Once, I had the opportunity to ask novelist Edwidge Danticat about her writing. “Whenever I read your stories, it feels like every sentence has a purpose,” I told her. “How do you do that? How do you make every sentence work?”
Danticat’s response, between giggles, was this: “You must think, Rochelle, that it comes out already birthed.”
Already birthed, meaning already figured out, powdered flesh and ten tiny toes already exquisitely formed. Meaning, that writing takes time, practice; that every writer goes through multiple drafts to figure out what it is she really wants to say and the best way to go about saying it…
I’ve been thinking a lot about writers and the deliberate choices they make. For a long time, I saw storytelling as intuitive, as something people understand or don’t. But now that I’m trying to do the Francine Prose thing and “read like a writer,” I want to understand why writers do certain things…
Which brings me to Colson Whitehead’s latest, Sag Harbor. It took me forever to read this book. (The more I like a book, the longer it takes me to read it. Keep in mind that when I worked at the literary agency, I read most novels in a couple of hours; it took me almost the entire summer to read Sag.) And, a couple of months after finishing it, Sag is one of those books that remains a mystery to me. Not too long ago, I told a friend that elements of Sag utterly enchant me: Benji’s hilarious obsession with Coca-Cola, the musical references that instantly draw me into a specific time and place.
But there are other things about the book that confuse me, that leave me wondering if they add to the book’s achievement or if they are, in fact, flaws. For one, there’s Whitehead’s style. His saturated prose, drips pop cultural references, dazzling images. I appreciate all those shiny, sexy sentences but can’t tell if they’re overkill or not. Sometimes I felt as though I were being told a story by a very cool friend, a friend much more together and knowledgeable than I’ll ever be. And because Benji is supposed to be such a nerd, the entire time I read, I felt a weird sense of inadequacy.
The other thing, the bigger thing, has to do with the novel’s structure. The part of the book I found most intriguing–the part of the book that made me question so much about the black family, my own life–had to do with Benji’s relationship with his father. So much of the book centers on Benji’s relationship with his friends, but when I finished the novel, all I wanted to know about was his family. His family is conveniently (too conveniently???) out of the picture for most of the summer. As readers, we get only glimpses of the tangled emotional abuse that’s the driving force behind how Benji sees himself. And because of what these complicated family relationships tell us about not only Benji but our own lives, I couldn’t help but want to understand them better…
I’ve always felt that black parents tend to be stricter with our children, to offer more structure, more spankings. And I know that part of this comes out of love–for so long, a black child’s misbehavior could mean death (Emmett Till), so we had to learn to control our children, by whatever means we could.

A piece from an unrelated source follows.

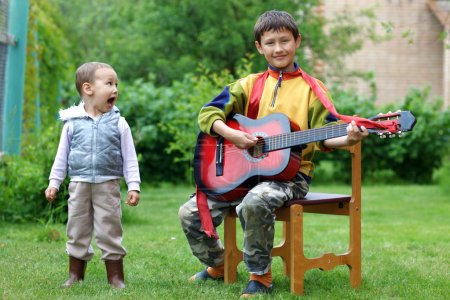 Two funny boys music student singing and playing the guitar outd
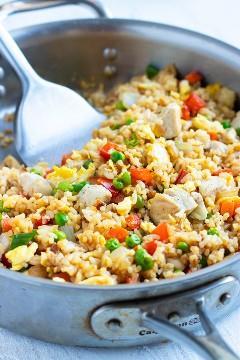 Una sartén llena de una receta rápida y fácil de arroz frito con una espátula de metal.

But there’s this moment in Sag—when Benji’s watches the Cosby Show and sees the kindness and unabashed love that Cliff shows for his family and longs for a different kind of life— that Whitehead raises some of the greatest questions in “post-racial” America. As black folks become more accepted in larger society, as others recognize the extent of our humanity, will that be reflected in the way we treat ourselves and those closest to us? Will we learn new ways of showing tenderness to each other, of visibly showing compassion to those we love most?

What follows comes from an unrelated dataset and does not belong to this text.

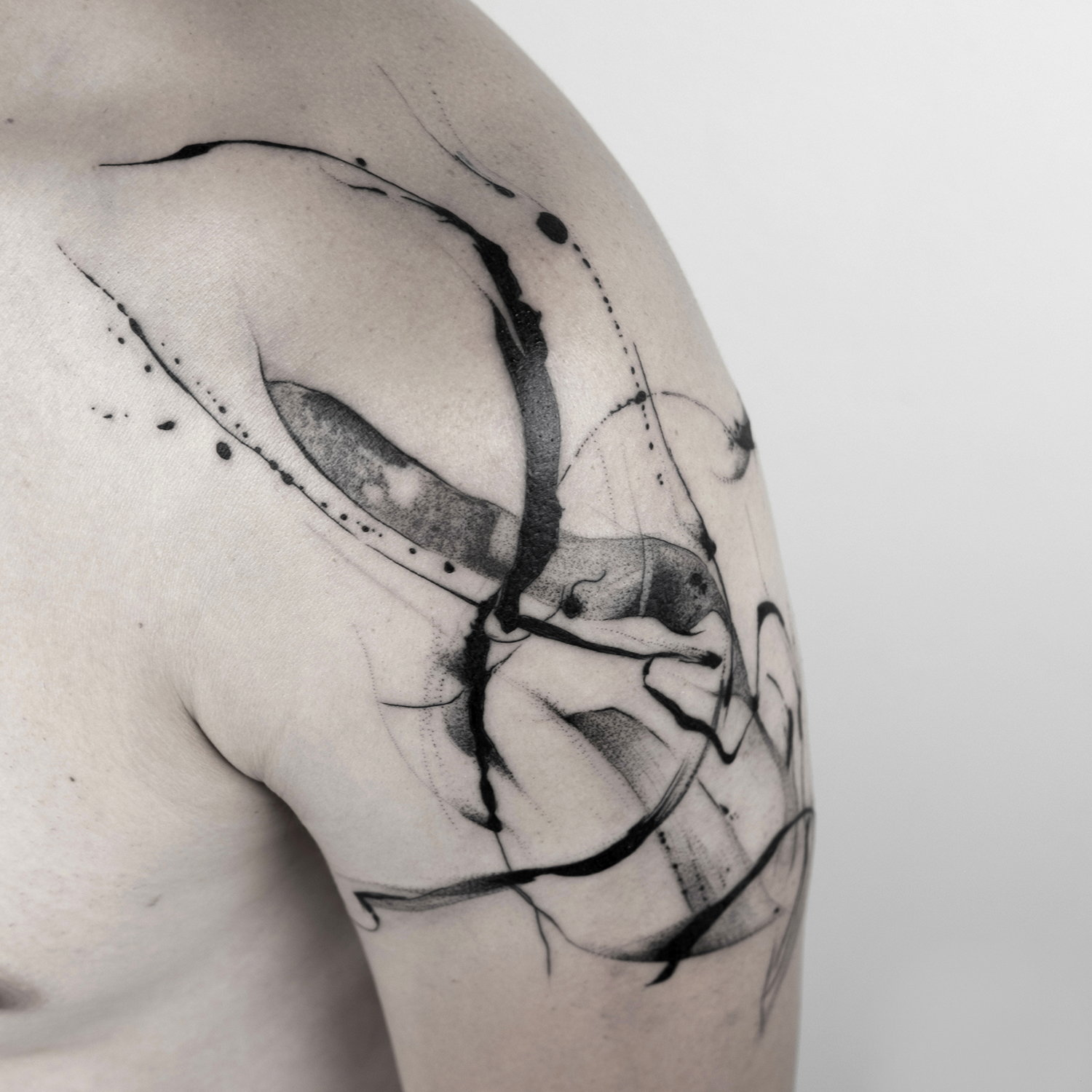 shoulder tattoo, blackwork, freehand, flow and motion, poetic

These moments with Benji’s family are so complex and interesting, so real and true, that I forget Whitehead is writing fiction. But these moments are scattered in the book, hidden under other (and to me, lesser) stories. Still, maybe Whitehead is trying to make his readers ponder, maybe he wants to leave us confused, and like Benji, longing.
So what do you think? Does the brightness of Whitehead’s prose take you away from the story? Is Whitehead right to leave some things unexplored, or do you feel as though you need something more?